Illovo Sugar Malawi Limited says it has now liberalized local sugar distribution and is now allowing anyone interested to participate in the selling of the product.
The company said the public is free to purchase sugar for wholesale or retail purposes without any restrictions or the need for a licence but said interests person would be required to register with the company so that they open an account with the company for business transactions.
“Once this simple process has been fulfilled, you will be required to purchase sugar based on a minimum order of one metric tonne. This is different from the past when appointed sugar distributors were awarded quotas to sell sugar in a specific location within a specified period,” the company said in a statement seen by Nyasa Times.
The company further said it subsidizes the cost of sugar transportation by taking responsibility of primary distribution from the Mills to distribution centres.

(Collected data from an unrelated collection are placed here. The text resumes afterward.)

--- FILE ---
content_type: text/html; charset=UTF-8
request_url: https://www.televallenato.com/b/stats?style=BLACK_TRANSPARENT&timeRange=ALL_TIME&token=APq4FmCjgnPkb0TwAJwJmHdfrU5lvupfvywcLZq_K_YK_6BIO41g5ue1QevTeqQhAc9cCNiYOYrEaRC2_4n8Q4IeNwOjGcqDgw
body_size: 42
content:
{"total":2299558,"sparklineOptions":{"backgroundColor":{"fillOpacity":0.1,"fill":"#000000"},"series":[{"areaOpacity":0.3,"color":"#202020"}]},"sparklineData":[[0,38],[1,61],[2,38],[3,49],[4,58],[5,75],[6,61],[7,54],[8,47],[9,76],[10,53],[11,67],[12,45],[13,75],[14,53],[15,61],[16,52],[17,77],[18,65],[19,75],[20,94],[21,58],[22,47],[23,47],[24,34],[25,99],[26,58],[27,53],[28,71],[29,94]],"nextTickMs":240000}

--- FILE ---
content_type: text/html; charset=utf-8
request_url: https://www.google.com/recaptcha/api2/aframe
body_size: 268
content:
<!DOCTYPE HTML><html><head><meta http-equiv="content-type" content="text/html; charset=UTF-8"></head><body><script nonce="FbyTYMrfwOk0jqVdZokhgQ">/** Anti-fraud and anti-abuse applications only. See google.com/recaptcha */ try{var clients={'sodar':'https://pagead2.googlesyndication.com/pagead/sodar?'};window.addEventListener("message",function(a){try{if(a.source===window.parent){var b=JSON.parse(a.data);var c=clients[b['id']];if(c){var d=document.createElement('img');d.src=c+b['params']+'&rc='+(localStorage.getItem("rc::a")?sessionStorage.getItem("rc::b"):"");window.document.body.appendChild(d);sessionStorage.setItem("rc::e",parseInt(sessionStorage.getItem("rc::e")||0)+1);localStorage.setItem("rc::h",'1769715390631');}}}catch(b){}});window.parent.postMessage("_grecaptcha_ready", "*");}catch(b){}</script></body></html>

“The company wishes to advise that sugar is available for collection from its distribution centres in Limbe, Balaka, Lilongwe, Mzuzu and Karonga and from its Mill warehouses in Nchalo and Dwangwa,” it said.
However, following complaints from other businesspersons in Karonga district that Bishop Abraham Simama’s monopoly on the sugar business was stifling other businesspersons, the Malawi Competitions Commission launched an intensive investigation and validated the allegations.

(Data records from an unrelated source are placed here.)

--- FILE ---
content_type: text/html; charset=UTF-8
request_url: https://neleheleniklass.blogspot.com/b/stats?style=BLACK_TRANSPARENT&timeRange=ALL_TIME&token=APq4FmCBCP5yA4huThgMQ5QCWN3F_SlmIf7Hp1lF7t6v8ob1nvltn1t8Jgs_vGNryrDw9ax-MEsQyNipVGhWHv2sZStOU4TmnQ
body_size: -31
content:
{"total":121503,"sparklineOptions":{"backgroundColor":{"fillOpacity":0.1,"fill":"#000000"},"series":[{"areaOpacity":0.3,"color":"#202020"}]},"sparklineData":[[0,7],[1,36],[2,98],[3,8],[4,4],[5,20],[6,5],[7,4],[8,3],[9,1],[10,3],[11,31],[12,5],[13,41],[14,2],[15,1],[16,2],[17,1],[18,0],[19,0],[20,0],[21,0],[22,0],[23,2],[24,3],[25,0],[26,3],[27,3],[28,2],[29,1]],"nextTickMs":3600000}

“It was established that small scale sugar wholesalers (in Karonga) are blocked by Simama General Dealers to buy Sugar directly from Illovo through various tricks including non disclosure of information to other wholesalers about procedures for paying for sugar orders and in some cases provision of false information about sugar non availability at the distribution centre,” the Commission said in a statement.

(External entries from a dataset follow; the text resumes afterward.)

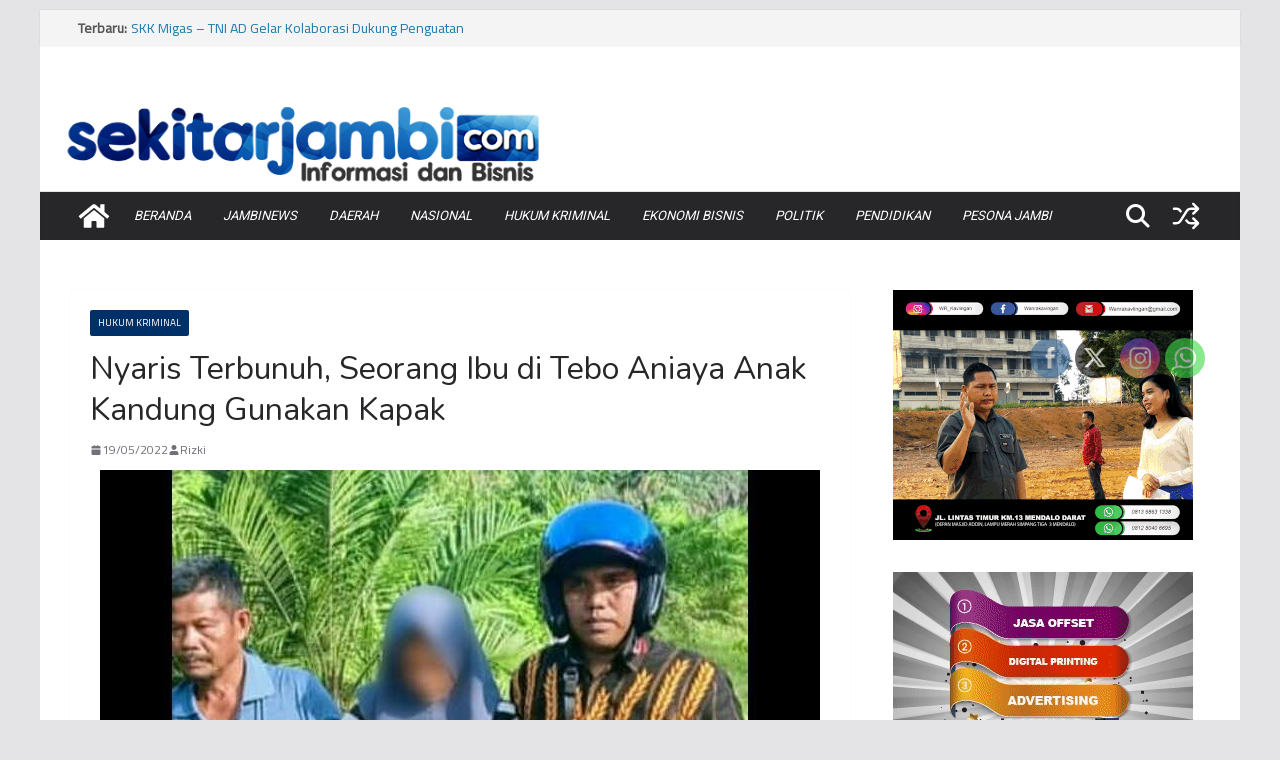

--- FILE ---
content_type: text/html; charset=utf-8
request_url: https://www.google.com/recaptcha/api2/aframe
body_size: 269
content:
<!DOCTYPE HTML><html><head><meta http-equiv="content-type" content="text/html; charset=UTF-8"></head><body><script nonce="ND3gZl8TRUXJRpm-kgyyAg">/** Anti-fraud and anti-abuse applications only. See google.com/recaptcha */ try{var clients={'sodar':'https://pagead2.googlesyndication.com/pagead/sodar?'};window.addEventListener("message",function(a){try{if(a.source===window.parent){var b=JSON.parse(a.data);var c=clients[b['id']];if(c){var d=document.createElement('img');d.src=c+b['params']+'&rc='+(localStorage.getItem("rc::a")?sessionStorage.getItem("rc::b"):"");window.document.body.appendChild(d);sessionStorage.setItem("rc::e",parseInt(sessionStorage.getItem("rc::e")||0)+1);localStorage.setItem("rc::h",'1769121561423');}}}catch(b){}});window.parent.postMessage("_grecaptcha_ready", "*");}catch(b){}</script></body></html>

The Commission further established that because of this, small-scale sugar wholesalers are forced to buy sugar from Simama General Dealers or Pezani General Dealers (an affiliate of Simama General Dealers) at a price higher than ex-factory price.
“Consequently, the wholesalers sell to retailers at a price higher. Consumers therefore end up buying sugar at a price higher than the normal market price,” reads the statement in part.